- [ENUNCIADO DO EXERCÍCIO 1] Transcreva todas as linhas dos registos que contenham a palavra «which», tendo em conta a distinção entre maiúsculas e minúsculas.

- [EXCERTO DO TEXTO]

Alegou, para o efeito, que quando circulava com o seu veículo automóvel na auto-estrada ... da qual a ré é concessionária e cuja conservação e manutenção está obrigada a fazer, foi surpreendida pelo aparecimento súbito de um cão na faixa de rodagem, tendo embatido contra o mesmo, em resultado do que o seu veículo sofreu danos, para cuja indemnização reclama o valor pedido.
A ré foi citada e apresentou contestação, defendendo a sua ilegitimidade por a concessão rodoviária em causa ser de outra sociedade que não a ré, e impugnando por desconhecimento os factos alegados.
Ouvidas as partes quanto à competência material do tribunal, foi proferido despacho manifestando o entendimento de que a causa se «enquadra na previsão do artigo 1.º, n.º 5, da Lei 67/2007» e que «por força do disposto no artigo 4.º, n.º 1, alín. i), do ETAF», a competência para julgar a causa é dos «tribunais da jurisdição administrativa e fiscal», razão porque se decidiu, «ao abrigo do disposto nos arts. 101.º, 102.º, n.º 1, 105.º, n.º 1, 493.º, n.º 2, 494.º, alín. a), 288.º, n.º 1, alín. a), todos do CPC» que o tribunal onde a acção foi instaurada é «materialmente incompetente para o conhecimento da presente acção», absolvendo-se a ré da instância.
Do assim decidido, a autora interpôs recurso de apelação, terminando as respectivas alegações com as seguintes conclusões:
A. A função jurisdicional encontra-se confiada aos Tribunais, como órgãos de soberania, nos termos do artigo 110.º n.º 1, e 202.º n.º 1, ambos da Constituição da República Portuguesa.
B. Sobre os tribunais Judiciais impende o dever de administração da justiça, nos termos do disposto no n.º 1 do artigo 152.º do Código de Processo Civil.
C. Os tribunais judiciais constituem a regra dentro da organização judiciária e, por isso, gozam de competência genérica não discriminada, enquanto os restantes tribunais, têm a sua competência limitada às matérias que lhes são especialmente atribuídas, conforme artigo 211.º, n.º 1, da Constituição da República Portuguesa e artigo 18.º da LOFTJ.
D. Nessa esteira, o artigo 64.º do Código de Processo Civil, concretiza o princípio da plenitude da jurisdição comum atribuindo competência aos tribunais judiciais para todas as causas que não sejam especificamente atribuídas a outra ordem jurisdicional.
E. Por seu turno, os tribunais administrativos e fiscais apenas são competentes para dirimir litígios emergentes das relações jurídicas administrativas e fiscais, conforme artigo 212º nº 3 da Constituição da República Portuguesa e artigo 1º nº 1 do ETAF.

- [ENUNCIADO DO EXERCÍCIO 2]
Com base no excerto da decisão judicial, responda às perguntas seguintes:
(a) Que animal apareceu subitamente na faixa de rodagem, segundo o alegado pela autora?
(b) Que tipo de recurso interpôs a autora?
(c) Segundo a conclusão D, que artigo do Código de Processo Civil concretiza o princípio da plenitude da jurisdição comum?

- [REGISTOS A PROCESSAR]
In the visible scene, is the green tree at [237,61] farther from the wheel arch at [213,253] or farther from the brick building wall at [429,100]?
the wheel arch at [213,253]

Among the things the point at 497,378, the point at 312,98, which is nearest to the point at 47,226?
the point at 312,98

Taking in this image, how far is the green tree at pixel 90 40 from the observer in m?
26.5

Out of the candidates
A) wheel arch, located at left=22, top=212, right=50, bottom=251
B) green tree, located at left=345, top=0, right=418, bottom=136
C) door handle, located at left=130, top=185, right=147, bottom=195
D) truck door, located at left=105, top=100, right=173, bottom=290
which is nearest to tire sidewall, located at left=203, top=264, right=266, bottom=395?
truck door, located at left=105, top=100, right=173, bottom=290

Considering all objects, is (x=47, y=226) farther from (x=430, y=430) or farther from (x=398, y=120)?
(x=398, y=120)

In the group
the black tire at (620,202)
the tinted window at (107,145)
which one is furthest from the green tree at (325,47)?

- [RESPOSTA COMPLETA 1]
Among the things the point at 497,378, the point at 312,98, which is nearest to the point at 47,226?
which is nearest to tire sidewall, located at left=203, top=264, right=266, bottom=395?
which one is furthest from the green tree at (325,47)?

- [RESPOSTA COMPLETA 2]
(a) Um cão.
(b) Recurso de apelação.
(c) O artigo 64.º.